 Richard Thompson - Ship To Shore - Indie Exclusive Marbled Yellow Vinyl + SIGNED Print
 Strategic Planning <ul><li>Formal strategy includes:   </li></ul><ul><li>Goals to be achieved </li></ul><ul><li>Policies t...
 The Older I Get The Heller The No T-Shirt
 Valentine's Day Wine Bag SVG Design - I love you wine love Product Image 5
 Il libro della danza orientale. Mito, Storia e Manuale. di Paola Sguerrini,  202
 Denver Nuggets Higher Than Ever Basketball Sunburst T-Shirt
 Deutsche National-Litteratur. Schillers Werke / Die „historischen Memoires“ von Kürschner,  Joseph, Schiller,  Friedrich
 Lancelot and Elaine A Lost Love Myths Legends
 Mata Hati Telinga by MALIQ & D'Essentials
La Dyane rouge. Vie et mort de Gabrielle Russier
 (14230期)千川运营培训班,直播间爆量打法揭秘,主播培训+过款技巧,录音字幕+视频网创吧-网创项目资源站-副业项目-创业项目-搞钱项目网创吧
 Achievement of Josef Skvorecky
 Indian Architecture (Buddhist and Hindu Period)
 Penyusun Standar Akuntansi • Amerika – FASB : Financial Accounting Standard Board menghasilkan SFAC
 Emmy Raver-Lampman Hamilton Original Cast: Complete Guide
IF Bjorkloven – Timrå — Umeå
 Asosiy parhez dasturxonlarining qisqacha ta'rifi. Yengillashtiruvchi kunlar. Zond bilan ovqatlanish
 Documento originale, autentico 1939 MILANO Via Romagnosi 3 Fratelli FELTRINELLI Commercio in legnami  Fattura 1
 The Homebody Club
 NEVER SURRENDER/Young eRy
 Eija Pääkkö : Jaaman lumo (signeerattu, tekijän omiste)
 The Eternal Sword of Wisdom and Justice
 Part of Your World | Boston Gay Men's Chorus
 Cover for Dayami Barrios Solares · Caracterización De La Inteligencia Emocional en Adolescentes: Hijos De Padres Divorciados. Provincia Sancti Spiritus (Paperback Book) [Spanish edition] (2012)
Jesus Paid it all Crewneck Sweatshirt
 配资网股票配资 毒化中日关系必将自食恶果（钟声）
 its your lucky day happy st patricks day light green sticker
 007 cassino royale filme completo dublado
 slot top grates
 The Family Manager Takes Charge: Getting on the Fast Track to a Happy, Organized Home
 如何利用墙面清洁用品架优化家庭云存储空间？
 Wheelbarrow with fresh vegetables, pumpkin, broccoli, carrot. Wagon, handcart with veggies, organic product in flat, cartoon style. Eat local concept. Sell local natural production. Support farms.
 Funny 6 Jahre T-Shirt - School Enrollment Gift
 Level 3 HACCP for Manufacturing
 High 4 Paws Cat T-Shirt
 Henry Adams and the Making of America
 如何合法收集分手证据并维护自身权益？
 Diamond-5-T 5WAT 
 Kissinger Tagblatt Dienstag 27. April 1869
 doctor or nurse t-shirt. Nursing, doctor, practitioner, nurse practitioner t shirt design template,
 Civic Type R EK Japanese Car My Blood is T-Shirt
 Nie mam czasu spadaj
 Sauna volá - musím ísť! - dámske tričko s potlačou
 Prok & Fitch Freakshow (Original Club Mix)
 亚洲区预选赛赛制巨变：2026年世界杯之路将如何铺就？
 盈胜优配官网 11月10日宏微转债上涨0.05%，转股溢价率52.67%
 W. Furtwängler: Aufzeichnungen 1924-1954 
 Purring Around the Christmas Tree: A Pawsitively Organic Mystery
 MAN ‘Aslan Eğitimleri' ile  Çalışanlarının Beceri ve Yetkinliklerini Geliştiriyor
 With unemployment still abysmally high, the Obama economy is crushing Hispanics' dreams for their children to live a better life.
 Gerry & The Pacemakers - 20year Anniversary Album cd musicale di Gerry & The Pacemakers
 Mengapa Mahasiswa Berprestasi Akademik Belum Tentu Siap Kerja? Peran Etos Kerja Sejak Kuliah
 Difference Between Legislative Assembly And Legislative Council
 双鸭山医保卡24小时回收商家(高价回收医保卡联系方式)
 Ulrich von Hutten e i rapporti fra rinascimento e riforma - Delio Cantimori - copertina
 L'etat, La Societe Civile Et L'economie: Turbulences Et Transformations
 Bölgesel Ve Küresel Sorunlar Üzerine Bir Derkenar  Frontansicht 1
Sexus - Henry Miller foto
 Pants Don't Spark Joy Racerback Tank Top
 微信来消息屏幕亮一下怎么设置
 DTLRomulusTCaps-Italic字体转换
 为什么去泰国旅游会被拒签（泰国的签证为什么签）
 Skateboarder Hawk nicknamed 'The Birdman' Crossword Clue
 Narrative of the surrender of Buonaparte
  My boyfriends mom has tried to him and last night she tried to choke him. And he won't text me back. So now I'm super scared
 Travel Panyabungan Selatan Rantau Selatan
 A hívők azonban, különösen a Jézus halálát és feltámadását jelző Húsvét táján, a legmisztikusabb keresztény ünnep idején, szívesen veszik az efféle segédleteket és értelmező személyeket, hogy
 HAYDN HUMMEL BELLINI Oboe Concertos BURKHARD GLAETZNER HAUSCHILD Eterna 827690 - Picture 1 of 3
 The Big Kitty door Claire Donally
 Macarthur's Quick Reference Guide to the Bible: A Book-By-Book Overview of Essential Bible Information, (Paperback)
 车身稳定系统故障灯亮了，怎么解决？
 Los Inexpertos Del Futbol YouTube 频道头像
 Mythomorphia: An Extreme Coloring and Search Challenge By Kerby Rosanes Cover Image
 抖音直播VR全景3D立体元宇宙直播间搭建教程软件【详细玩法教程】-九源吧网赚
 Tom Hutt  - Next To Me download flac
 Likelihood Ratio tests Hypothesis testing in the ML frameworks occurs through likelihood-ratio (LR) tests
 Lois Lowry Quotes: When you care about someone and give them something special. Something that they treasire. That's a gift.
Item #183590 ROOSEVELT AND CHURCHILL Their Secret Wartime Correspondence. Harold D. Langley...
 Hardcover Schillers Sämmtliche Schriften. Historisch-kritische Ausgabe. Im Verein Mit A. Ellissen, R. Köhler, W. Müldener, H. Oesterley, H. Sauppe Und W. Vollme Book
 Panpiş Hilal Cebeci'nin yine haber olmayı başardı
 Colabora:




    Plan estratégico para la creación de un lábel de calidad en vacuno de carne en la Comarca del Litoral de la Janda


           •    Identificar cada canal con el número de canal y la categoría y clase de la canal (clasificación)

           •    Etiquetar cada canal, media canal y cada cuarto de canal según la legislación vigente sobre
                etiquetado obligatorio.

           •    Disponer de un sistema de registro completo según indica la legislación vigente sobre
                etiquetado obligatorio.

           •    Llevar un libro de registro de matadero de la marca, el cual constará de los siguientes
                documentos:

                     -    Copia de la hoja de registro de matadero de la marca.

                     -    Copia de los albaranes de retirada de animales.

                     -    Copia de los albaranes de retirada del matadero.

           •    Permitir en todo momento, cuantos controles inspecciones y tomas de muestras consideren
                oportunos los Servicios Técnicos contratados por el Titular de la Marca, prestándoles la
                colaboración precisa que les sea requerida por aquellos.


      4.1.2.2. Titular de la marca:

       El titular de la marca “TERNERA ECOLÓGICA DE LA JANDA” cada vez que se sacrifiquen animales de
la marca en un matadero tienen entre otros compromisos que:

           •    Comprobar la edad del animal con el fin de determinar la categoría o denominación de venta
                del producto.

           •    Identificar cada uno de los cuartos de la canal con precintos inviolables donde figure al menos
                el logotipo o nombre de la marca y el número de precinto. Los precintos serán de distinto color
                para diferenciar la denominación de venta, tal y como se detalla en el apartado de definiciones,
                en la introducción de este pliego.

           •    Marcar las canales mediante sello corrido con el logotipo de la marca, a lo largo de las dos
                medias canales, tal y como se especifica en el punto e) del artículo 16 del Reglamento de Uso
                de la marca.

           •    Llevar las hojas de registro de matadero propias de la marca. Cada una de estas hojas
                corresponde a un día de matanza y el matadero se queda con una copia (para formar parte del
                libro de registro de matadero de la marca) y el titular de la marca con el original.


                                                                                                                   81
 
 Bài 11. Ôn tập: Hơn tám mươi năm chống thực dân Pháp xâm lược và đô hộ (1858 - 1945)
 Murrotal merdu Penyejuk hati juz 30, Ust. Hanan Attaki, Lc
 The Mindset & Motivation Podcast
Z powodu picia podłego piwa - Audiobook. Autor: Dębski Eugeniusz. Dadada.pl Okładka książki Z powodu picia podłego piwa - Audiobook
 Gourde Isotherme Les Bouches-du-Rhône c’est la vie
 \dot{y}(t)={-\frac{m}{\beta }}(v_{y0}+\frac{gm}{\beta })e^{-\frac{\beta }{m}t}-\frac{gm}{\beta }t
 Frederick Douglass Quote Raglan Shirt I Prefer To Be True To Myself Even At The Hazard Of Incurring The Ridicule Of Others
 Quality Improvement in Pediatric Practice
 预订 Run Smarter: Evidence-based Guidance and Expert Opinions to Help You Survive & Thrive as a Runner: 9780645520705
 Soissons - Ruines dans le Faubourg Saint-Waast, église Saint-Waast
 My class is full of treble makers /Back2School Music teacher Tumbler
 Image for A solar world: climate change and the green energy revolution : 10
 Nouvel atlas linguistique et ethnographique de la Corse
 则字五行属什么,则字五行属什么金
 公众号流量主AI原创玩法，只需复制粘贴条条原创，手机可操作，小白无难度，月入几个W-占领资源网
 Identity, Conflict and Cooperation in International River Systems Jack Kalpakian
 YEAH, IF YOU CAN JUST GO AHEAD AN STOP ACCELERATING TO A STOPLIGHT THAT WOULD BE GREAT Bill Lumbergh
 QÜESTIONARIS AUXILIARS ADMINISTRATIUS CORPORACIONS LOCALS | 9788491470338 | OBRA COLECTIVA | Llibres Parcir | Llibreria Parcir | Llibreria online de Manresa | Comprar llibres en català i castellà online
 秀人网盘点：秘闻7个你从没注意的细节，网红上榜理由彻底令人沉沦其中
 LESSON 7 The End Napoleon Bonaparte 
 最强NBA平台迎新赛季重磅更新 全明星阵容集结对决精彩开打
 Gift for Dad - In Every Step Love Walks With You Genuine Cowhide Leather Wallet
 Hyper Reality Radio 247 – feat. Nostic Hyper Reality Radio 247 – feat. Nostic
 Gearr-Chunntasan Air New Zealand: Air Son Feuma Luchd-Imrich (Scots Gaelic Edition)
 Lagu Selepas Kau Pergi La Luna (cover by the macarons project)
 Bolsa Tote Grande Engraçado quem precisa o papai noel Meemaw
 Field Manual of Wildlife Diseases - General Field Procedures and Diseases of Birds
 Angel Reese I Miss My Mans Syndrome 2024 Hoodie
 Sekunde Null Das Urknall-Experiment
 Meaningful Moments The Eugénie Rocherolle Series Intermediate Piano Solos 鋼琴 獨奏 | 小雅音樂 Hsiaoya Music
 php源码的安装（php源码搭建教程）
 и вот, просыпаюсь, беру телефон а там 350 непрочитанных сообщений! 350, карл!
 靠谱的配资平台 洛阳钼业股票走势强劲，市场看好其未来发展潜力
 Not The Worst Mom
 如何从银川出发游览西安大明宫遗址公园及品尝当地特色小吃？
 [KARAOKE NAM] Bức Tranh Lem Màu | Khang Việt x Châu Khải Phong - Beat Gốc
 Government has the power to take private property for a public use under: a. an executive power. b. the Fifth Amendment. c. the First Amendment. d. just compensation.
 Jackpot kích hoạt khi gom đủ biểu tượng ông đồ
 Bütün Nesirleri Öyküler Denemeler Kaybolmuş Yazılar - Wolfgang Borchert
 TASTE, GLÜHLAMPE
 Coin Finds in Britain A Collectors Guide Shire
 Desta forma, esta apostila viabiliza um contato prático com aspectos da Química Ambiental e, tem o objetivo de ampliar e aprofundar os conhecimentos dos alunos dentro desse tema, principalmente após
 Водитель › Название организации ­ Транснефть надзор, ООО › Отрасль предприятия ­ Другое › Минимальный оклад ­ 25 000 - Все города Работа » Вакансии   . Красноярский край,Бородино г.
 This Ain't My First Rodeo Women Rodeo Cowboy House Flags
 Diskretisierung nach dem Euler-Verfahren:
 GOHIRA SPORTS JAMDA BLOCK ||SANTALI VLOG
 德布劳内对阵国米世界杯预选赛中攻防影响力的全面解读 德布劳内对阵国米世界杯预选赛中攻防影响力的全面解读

Exercise aim ::
Above is a listing; print exactly its lines from the one with "oportunos los Servicios" through the one with "figure al menos", and no other lines.

Solution for this exercise ::
                oportunos los Servicios Técnicos contratados por el Titular de la Marca, prestándoles la
                colaboración precisa que les sea requerida por aquellos.


      4.1.2.2. Titular de la marca:

       El titular de la marca “TERNERA ECOLÓGICA DE LA JANDA” cada vez que se sacrifiquen animales de
la marca en un matadero tienen entre otros compromisos que:

           •    Comprobar la edad del animal con el fin de determinar la categoría o denominación de venta
                del producto.

           •    Identificar cada uno de los cuartos de la canal con precintos inviolables donde figure al menos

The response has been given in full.